Source document
—————
Federal Income Tax-Morisson- Fall 2011

CHAPTER 1: Introduction

A. Article I § 8 allows Congress to lay and collect taxes, duties, imposts and excise.

a. Limited in 3 ways:

i. Direct taxes must be apportioned among the states

ii. Raising revenue must originate in the House of Reps

iii. Taxes must be uniform throughout the US

b. 1913 the 16th Amend. has allowed Congress to tax incomes without apportionment

B. Internal Revenue Service

*Major function is to see that taxes are collected

a. *“Letter rulings” in response to taxpayer requests for rulings on contemplated transactions are made public, but they are not meant to have precedential value.

b. *A ruling request must contain a complete statement of the facts relating to the transaction in question and copies of relevant documents.

C. Tax Controversies: Taxpayers are required to file returns and pay the taxes due. If there is a controversy w/ reportable income, the following procedure is implemented:

(1) Action by the IRS: Most are settled by agreement b/t the taxpayer and Revenue Agent. If not, the IRS will send a 30-day letter explaining its determination/position.

•If no action is taken w/in 30 days by the taxpayer a deficiency notice, or 90-day letter will be sent.

•Taxpayer now has 90 days to pay up or file a petition w/ tax court. If neither is done, the IRS will assess the tax and demand payment by certain date, and then seize assets if that order is not complied with.

(2) Action by the Taxpayer: Possible avenues for the taxpayer in a dispute. Taxpayer should, depending on sum of the dispute, do research to determine the best possible course of action and/or venue.

(a) Contest liability in tax court (cannot be availed if taxpayer has paid the tax in full, b/c tax court is Art. I court, only having deficiency jxd) No jury, tax-court judge. Appeal would go to the circuit court of appeals, then to SC, which rarely grants cert. in tax cases.

(b) If you have money, pay it, then sue for refund in the federal district court.
—————
Material supplied
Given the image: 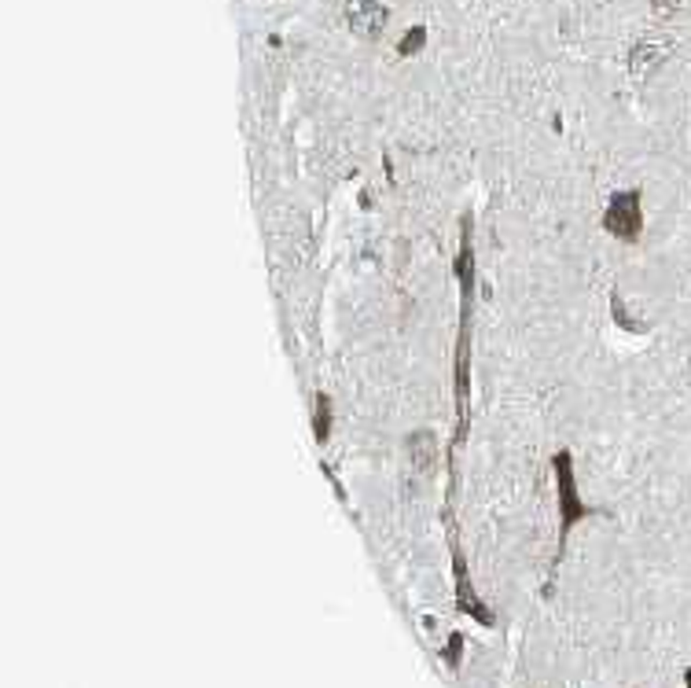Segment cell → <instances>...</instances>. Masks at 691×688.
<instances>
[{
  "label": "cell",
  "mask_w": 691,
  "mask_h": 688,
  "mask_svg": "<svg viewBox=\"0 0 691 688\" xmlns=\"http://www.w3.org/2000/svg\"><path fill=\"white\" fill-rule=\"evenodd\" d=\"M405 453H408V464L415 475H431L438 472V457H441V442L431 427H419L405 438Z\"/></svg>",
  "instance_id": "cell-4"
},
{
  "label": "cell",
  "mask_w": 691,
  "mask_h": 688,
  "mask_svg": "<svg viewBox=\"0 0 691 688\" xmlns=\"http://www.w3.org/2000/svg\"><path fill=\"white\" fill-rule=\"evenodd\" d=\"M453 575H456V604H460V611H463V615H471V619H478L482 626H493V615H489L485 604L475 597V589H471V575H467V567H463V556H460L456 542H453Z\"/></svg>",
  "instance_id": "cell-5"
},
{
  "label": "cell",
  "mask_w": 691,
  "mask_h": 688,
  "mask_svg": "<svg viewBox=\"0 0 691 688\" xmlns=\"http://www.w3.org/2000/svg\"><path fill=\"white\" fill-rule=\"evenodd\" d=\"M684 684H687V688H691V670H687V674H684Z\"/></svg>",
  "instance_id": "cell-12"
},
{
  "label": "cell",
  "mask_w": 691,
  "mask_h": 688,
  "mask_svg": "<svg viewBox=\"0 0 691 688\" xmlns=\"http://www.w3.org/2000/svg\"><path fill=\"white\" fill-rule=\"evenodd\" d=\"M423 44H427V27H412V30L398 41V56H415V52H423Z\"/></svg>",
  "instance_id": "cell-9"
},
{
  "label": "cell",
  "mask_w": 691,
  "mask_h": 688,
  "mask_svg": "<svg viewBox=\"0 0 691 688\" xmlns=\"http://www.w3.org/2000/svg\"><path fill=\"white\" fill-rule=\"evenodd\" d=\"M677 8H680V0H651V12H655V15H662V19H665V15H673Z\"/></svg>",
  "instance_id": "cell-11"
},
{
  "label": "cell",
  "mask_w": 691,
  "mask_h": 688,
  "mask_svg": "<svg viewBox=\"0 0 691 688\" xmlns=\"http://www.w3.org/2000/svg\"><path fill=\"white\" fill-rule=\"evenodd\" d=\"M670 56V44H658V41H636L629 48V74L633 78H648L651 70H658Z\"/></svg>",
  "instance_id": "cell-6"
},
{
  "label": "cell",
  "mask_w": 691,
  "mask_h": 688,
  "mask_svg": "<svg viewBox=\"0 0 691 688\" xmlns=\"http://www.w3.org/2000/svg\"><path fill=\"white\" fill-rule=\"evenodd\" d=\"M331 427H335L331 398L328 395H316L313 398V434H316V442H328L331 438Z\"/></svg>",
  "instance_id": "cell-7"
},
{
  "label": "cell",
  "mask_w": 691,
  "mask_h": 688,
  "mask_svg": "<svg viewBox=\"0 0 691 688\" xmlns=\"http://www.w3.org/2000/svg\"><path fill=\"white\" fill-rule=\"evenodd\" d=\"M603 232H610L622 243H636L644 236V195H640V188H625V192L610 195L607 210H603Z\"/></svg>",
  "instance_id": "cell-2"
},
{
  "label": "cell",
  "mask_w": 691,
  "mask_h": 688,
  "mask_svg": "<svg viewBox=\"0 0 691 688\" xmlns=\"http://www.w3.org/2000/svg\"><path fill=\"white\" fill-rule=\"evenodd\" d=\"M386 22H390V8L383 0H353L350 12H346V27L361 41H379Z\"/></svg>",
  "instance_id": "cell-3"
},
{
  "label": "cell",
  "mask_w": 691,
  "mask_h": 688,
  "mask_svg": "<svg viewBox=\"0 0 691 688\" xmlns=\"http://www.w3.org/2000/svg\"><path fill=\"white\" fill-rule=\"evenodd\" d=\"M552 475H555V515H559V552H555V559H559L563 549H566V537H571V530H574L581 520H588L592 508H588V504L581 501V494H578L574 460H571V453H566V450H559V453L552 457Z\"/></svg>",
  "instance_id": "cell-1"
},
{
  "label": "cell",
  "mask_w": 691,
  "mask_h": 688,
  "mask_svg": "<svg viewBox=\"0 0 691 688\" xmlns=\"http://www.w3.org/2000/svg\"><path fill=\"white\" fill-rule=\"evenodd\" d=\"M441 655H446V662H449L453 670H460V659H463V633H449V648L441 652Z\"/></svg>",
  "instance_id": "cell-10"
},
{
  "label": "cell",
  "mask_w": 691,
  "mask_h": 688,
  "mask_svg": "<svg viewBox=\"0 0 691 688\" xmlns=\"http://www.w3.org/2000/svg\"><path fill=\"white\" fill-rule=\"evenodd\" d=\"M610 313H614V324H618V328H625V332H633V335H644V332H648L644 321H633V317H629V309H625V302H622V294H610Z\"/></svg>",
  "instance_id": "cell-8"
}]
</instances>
—————
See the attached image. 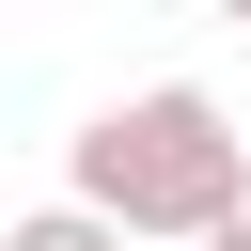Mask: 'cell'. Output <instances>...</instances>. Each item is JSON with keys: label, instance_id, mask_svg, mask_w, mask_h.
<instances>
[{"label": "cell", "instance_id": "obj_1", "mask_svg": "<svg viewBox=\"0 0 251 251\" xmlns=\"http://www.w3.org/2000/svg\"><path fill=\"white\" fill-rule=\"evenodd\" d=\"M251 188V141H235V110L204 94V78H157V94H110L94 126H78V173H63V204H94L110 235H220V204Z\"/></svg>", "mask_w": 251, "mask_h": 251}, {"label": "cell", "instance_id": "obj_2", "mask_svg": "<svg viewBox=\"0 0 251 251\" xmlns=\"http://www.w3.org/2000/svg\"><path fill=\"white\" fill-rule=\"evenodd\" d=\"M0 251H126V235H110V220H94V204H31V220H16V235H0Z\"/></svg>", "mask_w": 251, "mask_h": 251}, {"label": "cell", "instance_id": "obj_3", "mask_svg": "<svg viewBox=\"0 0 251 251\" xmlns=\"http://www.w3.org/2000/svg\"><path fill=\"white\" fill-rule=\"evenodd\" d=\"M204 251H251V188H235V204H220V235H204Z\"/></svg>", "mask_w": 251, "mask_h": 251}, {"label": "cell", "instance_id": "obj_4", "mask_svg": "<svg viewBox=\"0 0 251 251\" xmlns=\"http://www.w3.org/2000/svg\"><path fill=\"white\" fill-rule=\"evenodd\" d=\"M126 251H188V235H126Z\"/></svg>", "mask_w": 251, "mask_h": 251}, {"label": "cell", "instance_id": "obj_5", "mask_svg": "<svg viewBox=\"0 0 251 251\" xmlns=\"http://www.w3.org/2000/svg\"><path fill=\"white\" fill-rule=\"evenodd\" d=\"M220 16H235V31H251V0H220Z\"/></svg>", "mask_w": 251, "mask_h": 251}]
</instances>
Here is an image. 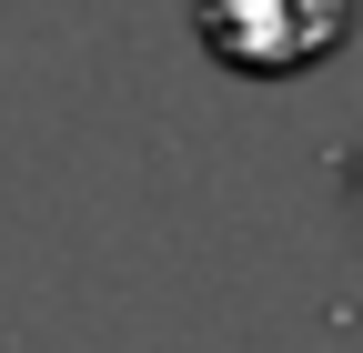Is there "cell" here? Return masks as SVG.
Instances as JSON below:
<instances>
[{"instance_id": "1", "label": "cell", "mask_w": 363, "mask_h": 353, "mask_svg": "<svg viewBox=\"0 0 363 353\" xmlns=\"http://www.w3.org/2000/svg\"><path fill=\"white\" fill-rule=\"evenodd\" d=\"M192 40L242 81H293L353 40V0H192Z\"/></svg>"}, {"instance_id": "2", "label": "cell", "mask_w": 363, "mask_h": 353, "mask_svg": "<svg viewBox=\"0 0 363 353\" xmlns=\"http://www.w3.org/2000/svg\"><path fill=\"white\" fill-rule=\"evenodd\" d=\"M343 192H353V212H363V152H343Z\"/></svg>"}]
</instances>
—————
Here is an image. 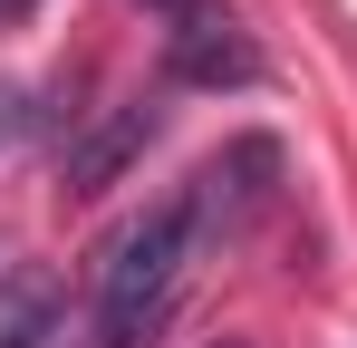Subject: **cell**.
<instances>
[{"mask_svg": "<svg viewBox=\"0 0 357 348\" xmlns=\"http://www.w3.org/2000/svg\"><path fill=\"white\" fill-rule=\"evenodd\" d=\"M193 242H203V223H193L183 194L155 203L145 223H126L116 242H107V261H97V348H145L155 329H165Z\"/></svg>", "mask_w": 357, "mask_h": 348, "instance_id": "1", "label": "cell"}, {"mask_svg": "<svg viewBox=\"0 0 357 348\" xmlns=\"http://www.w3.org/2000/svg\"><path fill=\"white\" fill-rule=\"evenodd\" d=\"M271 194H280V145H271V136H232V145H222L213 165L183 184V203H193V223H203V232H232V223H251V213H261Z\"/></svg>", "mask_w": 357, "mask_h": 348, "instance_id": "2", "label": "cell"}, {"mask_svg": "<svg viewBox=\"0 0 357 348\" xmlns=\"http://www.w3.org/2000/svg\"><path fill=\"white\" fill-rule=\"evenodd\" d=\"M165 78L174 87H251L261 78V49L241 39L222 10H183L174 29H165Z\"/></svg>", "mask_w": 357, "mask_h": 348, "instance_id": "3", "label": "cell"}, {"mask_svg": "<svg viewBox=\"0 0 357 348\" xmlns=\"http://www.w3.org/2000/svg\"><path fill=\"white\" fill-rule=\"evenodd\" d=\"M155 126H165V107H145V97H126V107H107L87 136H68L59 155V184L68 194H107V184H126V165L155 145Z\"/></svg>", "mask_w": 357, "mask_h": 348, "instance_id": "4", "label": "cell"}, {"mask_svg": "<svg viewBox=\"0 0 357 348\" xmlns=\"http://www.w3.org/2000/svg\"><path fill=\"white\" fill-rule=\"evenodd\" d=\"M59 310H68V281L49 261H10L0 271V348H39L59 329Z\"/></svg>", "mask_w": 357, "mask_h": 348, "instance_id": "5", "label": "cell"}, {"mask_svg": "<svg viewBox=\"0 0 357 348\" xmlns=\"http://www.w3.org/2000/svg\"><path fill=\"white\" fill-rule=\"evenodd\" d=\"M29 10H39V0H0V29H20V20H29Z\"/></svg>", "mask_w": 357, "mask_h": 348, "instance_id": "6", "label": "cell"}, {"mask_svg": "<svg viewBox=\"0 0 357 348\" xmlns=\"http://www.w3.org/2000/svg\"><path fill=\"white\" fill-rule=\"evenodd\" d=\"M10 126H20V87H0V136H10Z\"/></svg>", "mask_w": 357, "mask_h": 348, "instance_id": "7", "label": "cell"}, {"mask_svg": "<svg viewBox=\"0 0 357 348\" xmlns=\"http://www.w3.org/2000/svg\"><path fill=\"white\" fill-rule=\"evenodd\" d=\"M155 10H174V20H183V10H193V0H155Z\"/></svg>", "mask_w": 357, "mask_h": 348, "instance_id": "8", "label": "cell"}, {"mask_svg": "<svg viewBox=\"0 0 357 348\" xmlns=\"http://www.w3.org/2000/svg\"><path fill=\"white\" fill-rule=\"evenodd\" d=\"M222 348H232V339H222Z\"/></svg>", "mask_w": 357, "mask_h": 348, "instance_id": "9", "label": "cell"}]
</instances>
—————
What to work on
Transcribe everything in the tax law outline from "(1) Action by" down to "not complied with.". The listing plays no part in what is asked here.

Exercise result
(1) Action by the IRS: Most are settled by agreement b/t the taxpayer and Revenue Agent. If not, the IRS will send a 30-day letter explaining its determination/position.

•If no action is taken w/in 30 days by the taxpayer a deficiency notice, or 90-day letter will be sent.

•Taxpayer now has 90 days to pay up or file a petition w/ tax court. If neither is done, the IRS will assess the tax and demand payment by certain date, and then seize assets if that order is not complied with.